Figure 1. Identification of genes required by FUS‐DDIT3‐expressing mesenchymal stem cells.

• A
  Schematic of RNAi screens. SCP‐1 cells expressing FUS‐DDIT3 or EV were transduced with Module 1 of the DECIPHER Pooled Lentiviral Human Genome‐Wide shRNA Library. Half of the cells were harvested on day 3 (baseline sample) and day 12 (drop‐out sample), respectively, and shRNA abundance was determined by next‐generation sequencing (NGS).
• B
  RIGER analysis to identify genes that are preferentially essential in FUS‐DDIT3‐expressing SCP‐1 cells.

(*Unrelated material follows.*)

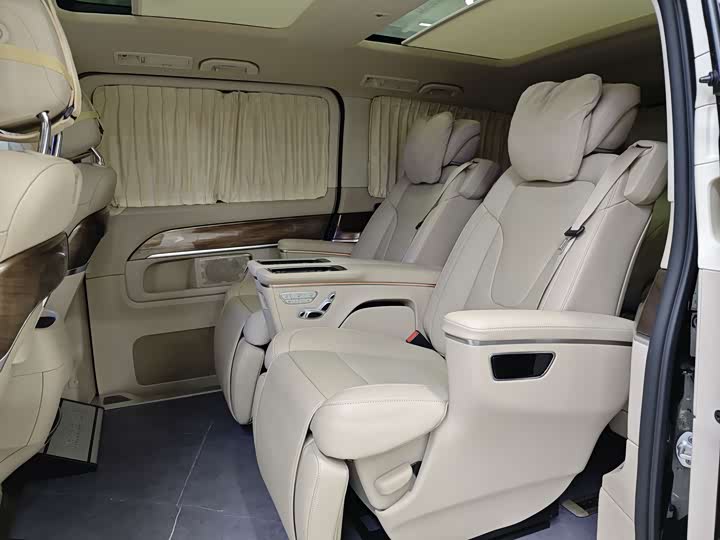 Mercedes-Benz V-Class 2022 2022款 V 260 尊贵版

EV‐transduced SCP‐1 cells and 20 FUS‐DDIT3‐negative cancer cell lines screened with the same shRNA library were used as reference set. Genes were ranked according to relative shRNA depletion, and YAP1 was identified as top FUS‐DDIT3‐specific essential gene. NES, normalized enrichment score.
• C
  LFC change in YAP1 shRNA representation in 20 cancer cell lines and SCP‐1 cells transduced with FUS‐DDIT3 or EV. Black dots and error bars represent the mean ± SD of LFC scores for six independent shRNAs.
• D
  Competition assays with SCP‐1 cells transduced with RFP‐labeled NTC or YAP1 shRNAs. Flow cytometric quantification of RFP‐positive cells on day 9 relative to day 3 showed that YAP1 knockdown was preferentially toxic to FUS‐DDIT3‐expressing cultures. Bars and error bars represent the mean ± SD of two independent experiments, two‐way ANOVA.